Subject: Re: Reversion to .....mean? S&P?
On June 17, 2005, just under 20 years ago, the S&P 500 was valued about 5% more richly than its average valuation multiple since then.
On June 17, 2005, just under 20 years ago, Berkshire was valued about 5% more richly than its average valuation multiple since then.
Since those are the same, it seems like a reasonable starting point.

Currently, the S&P 500 is valued about 25.6% more richly than its average since that same date in June 2005.
Currently, Berkshire is valued about 27.5% more richly than its average since that same date in June 2005.
Again, pretty close, so it's coincidentally not such a bad end point to consider.


First, I fixed the typo, the above is correct. I said S&P twice in the last section.

And PS, that last bit should NOT be interpreted as saying that the S&P and Berkshire are equally overvalued at the moment.
They are equally overvalued relative to their respective 20-year average valuation levels, which is not the same thing.

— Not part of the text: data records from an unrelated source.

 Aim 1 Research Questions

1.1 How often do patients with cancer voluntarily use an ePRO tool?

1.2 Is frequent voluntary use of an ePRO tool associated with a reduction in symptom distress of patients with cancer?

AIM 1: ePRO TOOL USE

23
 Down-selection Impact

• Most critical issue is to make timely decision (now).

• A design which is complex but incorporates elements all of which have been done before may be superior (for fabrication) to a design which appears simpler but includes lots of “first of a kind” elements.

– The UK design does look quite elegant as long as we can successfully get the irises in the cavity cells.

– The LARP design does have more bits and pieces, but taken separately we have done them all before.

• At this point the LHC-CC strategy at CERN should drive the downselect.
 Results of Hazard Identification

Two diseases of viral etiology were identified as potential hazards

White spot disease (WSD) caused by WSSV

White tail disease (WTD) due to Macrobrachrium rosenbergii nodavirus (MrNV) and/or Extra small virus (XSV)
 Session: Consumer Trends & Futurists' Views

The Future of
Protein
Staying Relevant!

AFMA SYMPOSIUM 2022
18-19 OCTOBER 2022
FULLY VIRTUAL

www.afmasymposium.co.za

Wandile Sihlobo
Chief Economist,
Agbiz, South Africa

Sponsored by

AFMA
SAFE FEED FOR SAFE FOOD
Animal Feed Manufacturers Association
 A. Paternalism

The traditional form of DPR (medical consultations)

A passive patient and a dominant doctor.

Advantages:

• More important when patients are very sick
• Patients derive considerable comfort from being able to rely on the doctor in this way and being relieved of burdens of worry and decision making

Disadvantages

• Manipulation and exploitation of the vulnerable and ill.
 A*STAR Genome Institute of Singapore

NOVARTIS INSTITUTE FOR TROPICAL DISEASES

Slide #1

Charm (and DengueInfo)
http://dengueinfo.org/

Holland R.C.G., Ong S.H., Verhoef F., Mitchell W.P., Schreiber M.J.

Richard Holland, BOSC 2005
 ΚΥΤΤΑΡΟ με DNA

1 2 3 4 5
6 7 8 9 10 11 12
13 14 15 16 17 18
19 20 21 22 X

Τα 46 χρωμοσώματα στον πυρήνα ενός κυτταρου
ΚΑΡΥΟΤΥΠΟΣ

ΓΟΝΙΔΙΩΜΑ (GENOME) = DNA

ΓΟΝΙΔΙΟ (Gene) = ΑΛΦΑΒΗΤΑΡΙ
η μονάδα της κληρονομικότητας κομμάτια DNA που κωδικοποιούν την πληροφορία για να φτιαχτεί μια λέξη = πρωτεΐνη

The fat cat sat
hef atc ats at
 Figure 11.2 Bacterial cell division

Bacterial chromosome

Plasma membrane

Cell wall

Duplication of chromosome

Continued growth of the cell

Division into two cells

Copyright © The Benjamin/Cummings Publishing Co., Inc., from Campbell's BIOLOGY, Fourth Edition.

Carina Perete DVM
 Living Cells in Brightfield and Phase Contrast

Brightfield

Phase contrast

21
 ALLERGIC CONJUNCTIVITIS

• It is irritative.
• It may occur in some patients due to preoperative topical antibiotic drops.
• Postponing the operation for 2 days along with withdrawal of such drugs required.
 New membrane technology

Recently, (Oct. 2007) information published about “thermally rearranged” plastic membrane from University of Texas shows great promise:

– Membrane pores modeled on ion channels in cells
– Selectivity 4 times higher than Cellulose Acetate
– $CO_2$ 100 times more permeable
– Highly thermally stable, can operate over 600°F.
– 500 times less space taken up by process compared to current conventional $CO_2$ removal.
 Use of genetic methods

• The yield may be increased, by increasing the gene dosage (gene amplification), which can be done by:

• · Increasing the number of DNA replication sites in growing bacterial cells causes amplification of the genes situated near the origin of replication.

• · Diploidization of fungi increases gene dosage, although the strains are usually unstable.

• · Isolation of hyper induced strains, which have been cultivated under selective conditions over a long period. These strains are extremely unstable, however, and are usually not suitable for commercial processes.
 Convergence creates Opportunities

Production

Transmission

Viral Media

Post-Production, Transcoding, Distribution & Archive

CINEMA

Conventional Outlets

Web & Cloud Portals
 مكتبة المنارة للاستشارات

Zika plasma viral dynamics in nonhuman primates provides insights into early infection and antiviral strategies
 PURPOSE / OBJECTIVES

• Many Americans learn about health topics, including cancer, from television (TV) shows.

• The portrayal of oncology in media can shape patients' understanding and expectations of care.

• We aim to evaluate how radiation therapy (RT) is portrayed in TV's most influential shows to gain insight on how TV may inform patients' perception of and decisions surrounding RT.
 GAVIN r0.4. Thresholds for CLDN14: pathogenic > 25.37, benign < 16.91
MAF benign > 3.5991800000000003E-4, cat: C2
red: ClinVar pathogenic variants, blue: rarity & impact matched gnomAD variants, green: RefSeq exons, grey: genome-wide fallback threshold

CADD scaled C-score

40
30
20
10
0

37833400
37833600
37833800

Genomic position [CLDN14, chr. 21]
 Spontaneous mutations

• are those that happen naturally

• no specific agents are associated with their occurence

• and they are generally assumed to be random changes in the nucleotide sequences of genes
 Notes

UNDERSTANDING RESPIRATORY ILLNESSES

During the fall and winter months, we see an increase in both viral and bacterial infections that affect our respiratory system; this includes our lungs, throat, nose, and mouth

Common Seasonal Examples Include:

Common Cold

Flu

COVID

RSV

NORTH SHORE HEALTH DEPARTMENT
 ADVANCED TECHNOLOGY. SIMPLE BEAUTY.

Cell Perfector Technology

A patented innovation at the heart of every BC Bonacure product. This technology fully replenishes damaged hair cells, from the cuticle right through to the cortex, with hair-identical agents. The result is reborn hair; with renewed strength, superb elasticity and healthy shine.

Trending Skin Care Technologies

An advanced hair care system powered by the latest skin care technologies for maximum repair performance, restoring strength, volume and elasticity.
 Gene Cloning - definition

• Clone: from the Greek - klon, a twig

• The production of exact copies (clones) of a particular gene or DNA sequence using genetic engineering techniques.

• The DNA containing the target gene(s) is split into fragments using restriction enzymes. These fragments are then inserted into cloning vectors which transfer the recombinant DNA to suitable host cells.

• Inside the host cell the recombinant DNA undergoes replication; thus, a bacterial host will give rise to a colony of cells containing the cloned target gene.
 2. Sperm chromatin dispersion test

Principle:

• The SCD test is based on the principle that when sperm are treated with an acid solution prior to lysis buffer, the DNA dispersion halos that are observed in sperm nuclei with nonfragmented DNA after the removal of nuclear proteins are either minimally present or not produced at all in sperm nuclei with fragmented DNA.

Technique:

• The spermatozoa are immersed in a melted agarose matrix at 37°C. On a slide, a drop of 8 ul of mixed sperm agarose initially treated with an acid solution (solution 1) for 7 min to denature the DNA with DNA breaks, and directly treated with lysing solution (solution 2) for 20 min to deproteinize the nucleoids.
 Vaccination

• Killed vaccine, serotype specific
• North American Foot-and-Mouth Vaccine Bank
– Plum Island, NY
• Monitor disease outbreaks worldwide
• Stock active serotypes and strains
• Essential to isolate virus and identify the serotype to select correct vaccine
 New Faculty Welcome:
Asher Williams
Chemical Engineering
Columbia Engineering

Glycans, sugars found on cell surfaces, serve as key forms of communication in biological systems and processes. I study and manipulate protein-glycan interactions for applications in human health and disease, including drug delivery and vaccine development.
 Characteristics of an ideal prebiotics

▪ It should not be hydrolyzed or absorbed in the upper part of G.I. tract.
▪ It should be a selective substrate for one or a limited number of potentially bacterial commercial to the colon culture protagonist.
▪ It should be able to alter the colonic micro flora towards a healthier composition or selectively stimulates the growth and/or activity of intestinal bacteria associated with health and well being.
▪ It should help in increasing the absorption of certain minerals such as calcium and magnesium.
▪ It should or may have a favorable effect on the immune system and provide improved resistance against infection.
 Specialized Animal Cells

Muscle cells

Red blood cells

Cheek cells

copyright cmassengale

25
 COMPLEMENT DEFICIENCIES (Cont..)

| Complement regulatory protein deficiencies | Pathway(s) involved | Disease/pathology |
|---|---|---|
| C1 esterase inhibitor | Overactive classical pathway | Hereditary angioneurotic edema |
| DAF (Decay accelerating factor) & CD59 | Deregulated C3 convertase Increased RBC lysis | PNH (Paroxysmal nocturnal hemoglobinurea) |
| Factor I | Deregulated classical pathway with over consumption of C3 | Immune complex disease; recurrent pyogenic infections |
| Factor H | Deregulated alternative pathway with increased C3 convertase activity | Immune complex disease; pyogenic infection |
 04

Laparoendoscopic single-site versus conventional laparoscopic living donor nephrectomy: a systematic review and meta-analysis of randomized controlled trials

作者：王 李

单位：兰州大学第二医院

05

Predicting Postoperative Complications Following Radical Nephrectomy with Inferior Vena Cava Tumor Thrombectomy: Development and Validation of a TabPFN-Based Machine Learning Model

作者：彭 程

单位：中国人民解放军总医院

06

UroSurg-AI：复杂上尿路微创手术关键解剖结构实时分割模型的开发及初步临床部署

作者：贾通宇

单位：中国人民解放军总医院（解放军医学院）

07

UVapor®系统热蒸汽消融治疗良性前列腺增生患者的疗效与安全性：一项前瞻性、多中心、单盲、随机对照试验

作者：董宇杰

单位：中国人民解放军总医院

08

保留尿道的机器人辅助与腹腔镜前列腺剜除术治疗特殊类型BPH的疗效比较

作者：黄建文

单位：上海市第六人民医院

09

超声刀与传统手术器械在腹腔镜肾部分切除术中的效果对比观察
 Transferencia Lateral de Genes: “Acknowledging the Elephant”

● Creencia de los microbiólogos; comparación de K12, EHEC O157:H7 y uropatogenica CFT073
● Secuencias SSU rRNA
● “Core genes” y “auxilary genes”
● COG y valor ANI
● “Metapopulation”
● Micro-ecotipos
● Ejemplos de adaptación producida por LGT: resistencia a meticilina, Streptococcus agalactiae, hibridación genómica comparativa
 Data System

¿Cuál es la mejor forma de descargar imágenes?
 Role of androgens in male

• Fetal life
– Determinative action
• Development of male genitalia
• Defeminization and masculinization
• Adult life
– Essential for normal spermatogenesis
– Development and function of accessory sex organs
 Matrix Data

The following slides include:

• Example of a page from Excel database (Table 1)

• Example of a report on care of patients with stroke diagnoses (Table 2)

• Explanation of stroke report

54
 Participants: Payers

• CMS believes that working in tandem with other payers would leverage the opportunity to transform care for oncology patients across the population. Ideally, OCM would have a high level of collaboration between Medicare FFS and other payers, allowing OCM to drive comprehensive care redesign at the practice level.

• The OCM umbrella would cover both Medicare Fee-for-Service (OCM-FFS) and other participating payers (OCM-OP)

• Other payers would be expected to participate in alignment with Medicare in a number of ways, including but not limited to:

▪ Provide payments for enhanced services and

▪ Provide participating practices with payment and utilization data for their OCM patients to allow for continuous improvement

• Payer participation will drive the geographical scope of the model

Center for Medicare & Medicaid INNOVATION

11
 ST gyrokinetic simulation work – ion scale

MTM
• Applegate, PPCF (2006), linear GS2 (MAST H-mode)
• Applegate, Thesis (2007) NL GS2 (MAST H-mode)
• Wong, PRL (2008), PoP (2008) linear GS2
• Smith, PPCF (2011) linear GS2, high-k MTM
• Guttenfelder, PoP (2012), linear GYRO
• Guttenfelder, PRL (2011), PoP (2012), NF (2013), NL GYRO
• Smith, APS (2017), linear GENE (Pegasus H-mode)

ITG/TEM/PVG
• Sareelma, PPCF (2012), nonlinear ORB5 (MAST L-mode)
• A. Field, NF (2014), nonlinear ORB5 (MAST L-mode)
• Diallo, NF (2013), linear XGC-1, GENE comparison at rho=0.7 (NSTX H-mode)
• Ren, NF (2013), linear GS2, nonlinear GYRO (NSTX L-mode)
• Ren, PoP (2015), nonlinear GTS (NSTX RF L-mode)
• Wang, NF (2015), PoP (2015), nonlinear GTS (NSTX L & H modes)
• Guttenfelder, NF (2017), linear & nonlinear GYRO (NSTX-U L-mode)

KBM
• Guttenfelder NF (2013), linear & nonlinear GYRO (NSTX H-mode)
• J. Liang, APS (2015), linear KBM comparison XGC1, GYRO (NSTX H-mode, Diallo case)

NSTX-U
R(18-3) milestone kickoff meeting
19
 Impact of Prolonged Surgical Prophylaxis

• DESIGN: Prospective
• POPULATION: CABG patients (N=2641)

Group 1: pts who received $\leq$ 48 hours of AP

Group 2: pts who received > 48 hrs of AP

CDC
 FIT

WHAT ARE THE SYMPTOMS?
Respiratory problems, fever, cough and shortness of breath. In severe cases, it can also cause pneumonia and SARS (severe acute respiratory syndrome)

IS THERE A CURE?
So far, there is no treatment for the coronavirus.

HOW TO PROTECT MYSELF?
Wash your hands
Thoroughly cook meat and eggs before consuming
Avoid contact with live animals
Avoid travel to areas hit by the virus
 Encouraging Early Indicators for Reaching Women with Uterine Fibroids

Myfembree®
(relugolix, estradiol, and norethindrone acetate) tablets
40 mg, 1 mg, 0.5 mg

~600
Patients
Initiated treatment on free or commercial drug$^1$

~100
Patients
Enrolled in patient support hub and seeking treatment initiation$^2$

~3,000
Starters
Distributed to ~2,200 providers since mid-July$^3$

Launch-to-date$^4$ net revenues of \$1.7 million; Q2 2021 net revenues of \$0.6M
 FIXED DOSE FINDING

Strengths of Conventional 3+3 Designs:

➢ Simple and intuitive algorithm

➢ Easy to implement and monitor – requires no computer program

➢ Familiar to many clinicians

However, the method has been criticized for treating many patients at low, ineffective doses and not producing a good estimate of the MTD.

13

Berkshire's 20 year average price-to-peak-book is 1.397, which is hardly high, so being a little above that would not count as overvalued in my books. We're quite a bit above that, so today might amount to "moderately overvalued"?

And the S&P's 20 year average trend real earnings yield of 4.16% equates to a P/E of 24, so even that average level seems a bit rich. As we are now sitting 27.5% above that at 30.6 times trend real earnings, it really does seem overvalued to me.